**** Text shown ****

Hiring Revisited (Part 2)

How many new dancers spots are filled internally vs externally?

When trying to join companies, dancers generally have no idea how many spots the artistic director is looking to fill each year. There’s two main sources for the director to choose from: internal hiring from the school/second company and external hiring from auditions. Breaking it down even more, external hiring is made up of invited company class auditions and the notorious free-for-all, “cattle call” auditions. Again, external dancers trying to break into a new organization have to spend a considerable amount of time and money traveling to auditions with no clear idea of their true chances. In this post, we’ll pull the curtain back using some data from the 2019 – 2020 Season.

What are my real chances?

In top 7 American ballet companies (American Ballet Theatre, Boston Ballet, Houston Ballet, Joffrey Ballet, New York City Ballet, Pacific Northwest Ballet, San Francisco Ballet) for the Season 2018 – 2019, there were 467 dancers employed.

417 returned (89.3%) and 50 left (10.7%, moved out of the top 7, retired, or fired).

473 were employed by those same 7 companies in Season 2019 – 2020.

59 (12.5%) hiring events happened between those seasons:

  • 4 people moved between companies in the top 7
  • 55 dancers from outside the top 7 companies hired (with 1 reinstatement) so really 54
    • 39 hired have ties to the company (or 38)
      • 32 received training from the affiliate school (or 31)
      • 7 did not attend the affiliate school but were part of the affiliated second company
  • Only 17 were completely unaffiliated with the top 7 companies before joining

So less than a third of open spots are new dancers breaking into the top 7. A truly impressive feat!

**** Given entries ****

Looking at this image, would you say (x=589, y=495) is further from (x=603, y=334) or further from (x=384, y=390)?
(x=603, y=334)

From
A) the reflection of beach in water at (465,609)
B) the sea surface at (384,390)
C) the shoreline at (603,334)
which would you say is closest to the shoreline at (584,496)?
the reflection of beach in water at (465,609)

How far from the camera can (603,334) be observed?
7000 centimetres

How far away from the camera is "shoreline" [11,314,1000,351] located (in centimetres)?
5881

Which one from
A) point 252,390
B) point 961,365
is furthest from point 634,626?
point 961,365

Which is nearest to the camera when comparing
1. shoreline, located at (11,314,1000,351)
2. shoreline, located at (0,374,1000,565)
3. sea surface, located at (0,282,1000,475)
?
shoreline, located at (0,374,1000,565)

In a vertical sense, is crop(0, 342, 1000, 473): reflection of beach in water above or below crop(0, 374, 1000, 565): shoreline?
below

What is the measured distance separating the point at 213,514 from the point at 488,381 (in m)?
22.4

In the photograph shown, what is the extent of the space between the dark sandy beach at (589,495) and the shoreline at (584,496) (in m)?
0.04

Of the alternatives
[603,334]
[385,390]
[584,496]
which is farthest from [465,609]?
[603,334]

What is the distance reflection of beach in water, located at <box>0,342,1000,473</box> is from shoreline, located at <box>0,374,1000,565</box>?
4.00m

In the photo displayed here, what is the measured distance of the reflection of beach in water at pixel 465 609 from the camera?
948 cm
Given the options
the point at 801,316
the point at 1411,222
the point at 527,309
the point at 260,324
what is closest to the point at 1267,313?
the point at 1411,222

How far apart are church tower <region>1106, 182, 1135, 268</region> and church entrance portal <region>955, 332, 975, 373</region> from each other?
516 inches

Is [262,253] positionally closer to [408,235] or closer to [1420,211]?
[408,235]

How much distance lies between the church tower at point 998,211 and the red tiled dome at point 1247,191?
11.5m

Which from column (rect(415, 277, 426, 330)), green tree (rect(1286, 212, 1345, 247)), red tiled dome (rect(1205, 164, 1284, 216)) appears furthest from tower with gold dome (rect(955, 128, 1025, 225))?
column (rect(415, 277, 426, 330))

****

Extend the post on ballet company hiring, picking up after its final sentence. The entries have no connection to the post on ballet company hiring.

But what does this all mean?

From past posts, we knew before that training at the affiliated school is a huge advantage (https://datapointes.com/2019/06/15/a-brand-name-ballet-education/). What we didn’t know was how that impacted your chances of being hired season to season. The data makes it abundantly clear that a dancer’s chance of climbing into the top 7 from an external path are very slim. Considering the number of dancers seen over the course of the audition season, you must be exceptional to be considered.

The take home message is to be realistic about your chances. You probably should not limit your auditions to these companies if you know you’ll need a job next season. Going to all of the top 7’s open auditions is probably not a good idea financially.

And remember, there’s a good deal that goes into this process beyond just your ballet skills. To all the aspiring climbers, some people do make it. Good luck out there – I hope I see your name on one of these rosters someday! – J

2 thoughts on “Hiring Revisited (Part 2)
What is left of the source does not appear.